OK, there were certainly rooms filled with all that, but we were also quite fortunate to see the special haute couture exhibition of Erik Mortensen, considered to be the closest Denmark has come to the Paris Fashion world of designers. There were over 50 haute couture gowns on display in his “I Am Black Velvet” exhibit, each a stunning beauty. What made the collection even more striking were the video clips airing on the walls, shot from fashion shows with elegant models strutting down the catwalk wearing these same pieces. Neither had I realized Danes were so prominent in textiles and fabrics, or how much influence Japanese art inspired Danish arts until I walked through the collections and read the signage.
She went by many names. Karen Dinesen. Izak Dinesen. Tania Blixen. Karen Blixsen. People who can’t think of her name may remember the book which became the critically-acclaimed movie Out of Africa. Starring Meryl Streep, the book was written from Karen Dinesen Blixen’s personal experiences. She was born in 1885 and died in 1962 at 77. As we wandered through her birth home in Rungstedlund, where she fled after her husband gave her syphilis and then divorced her, it was apparent that her circumstances failed to drain her fertile imagination. It was here that she wrote some of her other memorable books, such as Seven Gothic Tales and Babette’s Feast.
If you are a fan of Shakespeare, you might call this medieval fortress, Hamlet’s Castle. The actual name is Elsinore Kronborg Castle. It sits on a narrow slit of land in Helsingør (Elsinore), North Sealand, between Sweden and Denmark, where it could have halted enemy attacks and for over 400 years, allowed the Danes to collect a toll from ships wishing safe passage to parts beyond. In its heyday as a military castle, you’d take an immediate right into the fortress. The top floor was reserved for soldiers. The floor below for prisoners. Even now, as we walked single file through the narrow, dark and dank curved rock walls to where the cells were, it was not difficult to realize few prisoners could have long survived the 38 degrees the dungeons maintained.
First built by Erik VII in the 15th century, Kronborg Castle was later rebuilt by Frederick II in Dutch Renaissance style. In the 17th century, it was once again reconstructed, but along the lines of the original structure. When we visited, period costumed actors re-enact scenes from Hamlet, both in the castle and outside in the open air courtyard, where full plays are often presented during the summer. Kronborg became a UNESCO World Heritage Site in 2000.

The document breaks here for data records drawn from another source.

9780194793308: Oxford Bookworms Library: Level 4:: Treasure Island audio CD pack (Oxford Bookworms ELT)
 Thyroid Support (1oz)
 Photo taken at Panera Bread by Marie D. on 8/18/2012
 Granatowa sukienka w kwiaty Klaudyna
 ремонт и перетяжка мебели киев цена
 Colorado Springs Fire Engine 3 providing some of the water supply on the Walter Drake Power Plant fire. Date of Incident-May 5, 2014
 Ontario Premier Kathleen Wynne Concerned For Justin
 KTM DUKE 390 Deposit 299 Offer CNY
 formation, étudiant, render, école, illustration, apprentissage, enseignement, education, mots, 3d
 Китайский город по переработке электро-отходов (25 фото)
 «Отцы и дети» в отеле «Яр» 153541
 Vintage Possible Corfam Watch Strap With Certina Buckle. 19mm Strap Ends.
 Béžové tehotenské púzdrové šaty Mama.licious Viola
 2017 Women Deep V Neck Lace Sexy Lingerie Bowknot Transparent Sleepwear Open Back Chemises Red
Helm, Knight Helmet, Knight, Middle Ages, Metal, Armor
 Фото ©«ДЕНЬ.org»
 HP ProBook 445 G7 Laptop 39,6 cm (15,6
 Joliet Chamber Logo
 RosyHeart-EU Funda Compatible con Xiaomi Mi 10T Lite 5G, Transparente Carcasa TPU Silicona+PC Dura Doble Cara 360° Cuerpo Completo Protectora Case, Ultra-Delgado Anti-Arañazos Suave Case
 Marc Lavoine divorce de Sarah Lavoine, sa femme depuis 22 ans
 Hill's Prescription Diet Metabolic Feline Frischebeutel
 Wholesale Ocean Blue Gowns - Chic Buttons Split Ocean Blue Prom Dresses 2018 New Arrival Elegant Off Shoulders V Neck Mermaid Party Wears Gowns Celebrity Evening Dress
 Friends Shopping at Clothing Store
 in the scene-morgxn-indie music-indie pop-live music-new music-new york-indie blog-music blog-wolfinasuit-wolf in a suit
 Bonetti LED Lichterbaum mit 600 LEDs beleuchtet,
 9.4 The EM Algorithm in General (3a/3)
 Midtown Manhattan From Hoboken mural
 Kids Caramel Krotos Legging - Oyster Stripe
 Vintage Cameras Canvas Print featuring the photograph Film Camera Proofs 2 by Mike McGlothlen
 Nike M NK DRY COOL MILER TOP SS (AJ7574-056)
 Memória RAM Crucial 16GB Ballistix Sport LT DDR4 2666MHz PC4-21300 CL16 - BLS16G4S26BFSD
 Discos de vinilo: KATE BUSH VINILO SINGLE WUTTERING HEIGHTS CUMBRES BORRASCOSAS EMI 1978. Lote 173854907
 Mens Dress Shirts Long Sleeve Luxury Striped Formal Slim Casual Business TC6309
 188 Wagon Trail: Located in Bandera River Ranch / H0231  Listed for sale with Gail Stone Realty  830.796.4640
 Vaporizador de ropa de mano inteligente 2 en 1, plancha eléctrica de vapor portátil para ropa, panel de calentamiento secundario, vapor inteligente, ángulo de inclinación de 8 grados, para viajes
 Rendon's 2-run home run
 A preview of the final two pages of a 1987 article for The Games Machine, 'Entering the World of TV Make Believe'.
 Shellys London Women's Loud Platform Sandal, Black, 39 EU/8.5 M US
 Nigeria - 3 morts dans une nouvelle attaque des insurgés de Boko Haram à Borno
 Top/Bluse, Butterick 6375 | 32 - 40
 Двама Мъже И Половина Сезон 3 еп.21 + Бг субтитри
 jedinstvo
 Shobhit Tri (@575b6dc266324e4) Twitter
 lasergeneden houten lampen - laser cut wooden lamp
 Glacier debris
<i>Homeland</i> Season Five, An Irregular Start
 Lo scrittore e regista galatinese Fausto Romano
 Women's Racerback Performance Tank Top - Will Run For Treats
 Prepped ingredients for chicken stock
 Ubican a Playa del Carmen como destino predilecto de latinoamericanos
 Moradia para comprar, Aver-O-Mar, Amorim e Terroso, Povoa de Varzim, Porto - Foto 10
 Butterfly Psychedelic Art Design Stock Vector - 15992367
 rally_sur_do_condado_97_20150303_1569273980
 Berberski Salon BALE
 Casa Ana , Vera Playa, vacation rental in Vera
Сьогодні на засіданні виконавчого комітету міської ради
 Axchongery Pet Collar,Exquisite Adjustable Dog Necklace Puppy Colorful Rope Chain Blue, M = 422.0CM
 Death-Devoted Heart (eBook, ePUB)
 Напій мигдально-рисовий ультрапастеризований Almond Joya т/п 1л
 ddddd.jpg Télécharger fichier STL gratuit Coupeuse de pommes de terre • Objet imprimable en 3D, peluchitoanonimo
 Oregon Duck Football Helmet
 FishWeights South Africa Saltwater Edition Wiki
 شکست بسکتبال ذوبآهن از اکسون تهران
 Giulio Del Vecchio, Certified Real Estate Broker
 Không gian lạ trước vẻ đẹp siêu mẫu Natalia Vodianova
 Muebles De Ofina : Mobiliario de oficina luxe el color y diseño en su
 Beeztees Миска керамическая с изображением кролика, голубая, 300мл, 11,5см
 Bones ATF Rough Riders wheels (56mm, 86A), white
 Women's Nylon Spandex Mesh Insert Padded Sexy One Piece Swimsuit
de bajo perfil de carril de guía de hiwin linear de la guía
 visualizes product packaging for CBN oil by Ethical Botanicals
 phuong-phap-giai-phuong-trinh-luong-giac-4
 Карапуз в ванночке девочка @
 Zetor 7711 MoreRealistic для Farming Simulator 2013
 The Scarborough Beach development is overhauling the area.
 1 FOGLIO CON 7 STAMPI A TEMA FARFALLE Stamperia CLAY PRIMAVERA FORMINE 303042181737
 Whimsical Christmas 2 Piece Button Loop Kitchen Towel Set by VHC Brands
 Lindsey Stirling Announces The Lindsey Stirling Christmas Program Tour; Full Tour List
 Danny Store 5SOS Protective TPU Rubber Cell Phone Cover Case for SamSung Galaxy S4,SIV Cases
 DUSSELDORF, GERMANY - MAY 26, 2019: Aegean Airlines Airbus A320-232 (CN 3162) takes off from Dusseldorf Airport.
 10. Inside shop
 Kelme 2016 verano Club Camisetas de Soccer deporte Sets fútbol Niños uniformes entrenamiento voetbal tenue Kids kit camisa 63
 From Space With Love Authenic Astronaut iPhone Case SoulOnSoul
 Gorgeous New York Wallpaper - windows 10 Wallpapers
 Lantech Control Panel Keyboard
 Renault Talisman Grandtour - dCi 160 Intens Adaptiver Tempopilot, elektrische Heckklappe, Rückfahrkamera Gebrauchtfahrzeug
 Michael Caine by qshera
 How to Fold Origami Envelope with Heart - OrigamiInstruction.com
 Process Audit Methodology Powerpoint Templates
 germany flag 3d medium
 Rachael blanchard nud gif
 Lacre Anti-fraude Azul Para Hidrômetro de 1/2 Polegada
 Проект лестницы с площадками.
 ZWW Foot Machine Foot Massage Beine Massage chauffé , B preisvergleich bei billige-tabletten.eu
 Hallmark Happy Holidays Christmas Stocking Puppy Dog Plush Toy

One of the cutest villages (if a village can be called cute) we toured was Dragør Havn, which translates to “drag your boats.” Houses are mostly painted yellow and lean into one another. Roofs are either thatched or bear rust-colored tile. The only flowers I saw were hollyhocks; in reds, white, and pinks. They spilled from the exterior base of homes into the narrow cobbled streets that weren’t much wider than a path, creating an impression of beauty flowing wildly free.
As enchanting as the appearance of the village is, two items made it vastly more interesting.
One was the World War II saga of how the community banded together to save the lives of Jews. The numbers vary. Our guide said 750, which was impressive enough, but I googled the story. According to various sites, the Germans had threatened to wipe out the village’s Jews. More than 8,000 Jews and non-Jewish spouses or family members were boated to Sweden over the course of many nights in 1945. While the numbers vary on how many died during the voyage, were captured or committed suicide, one fact remains indisputable: Denmark had the fewest Jews die in the Holocaust of all European countries. Our local guide, Bjarne Johnson, proudly boasted that 200 of those rescued returned after the war and got back their jobs and apartments. He added, “You don’t ask someone in Dragør Havn what his religion is. They consider themselves Danes, first and foremost.”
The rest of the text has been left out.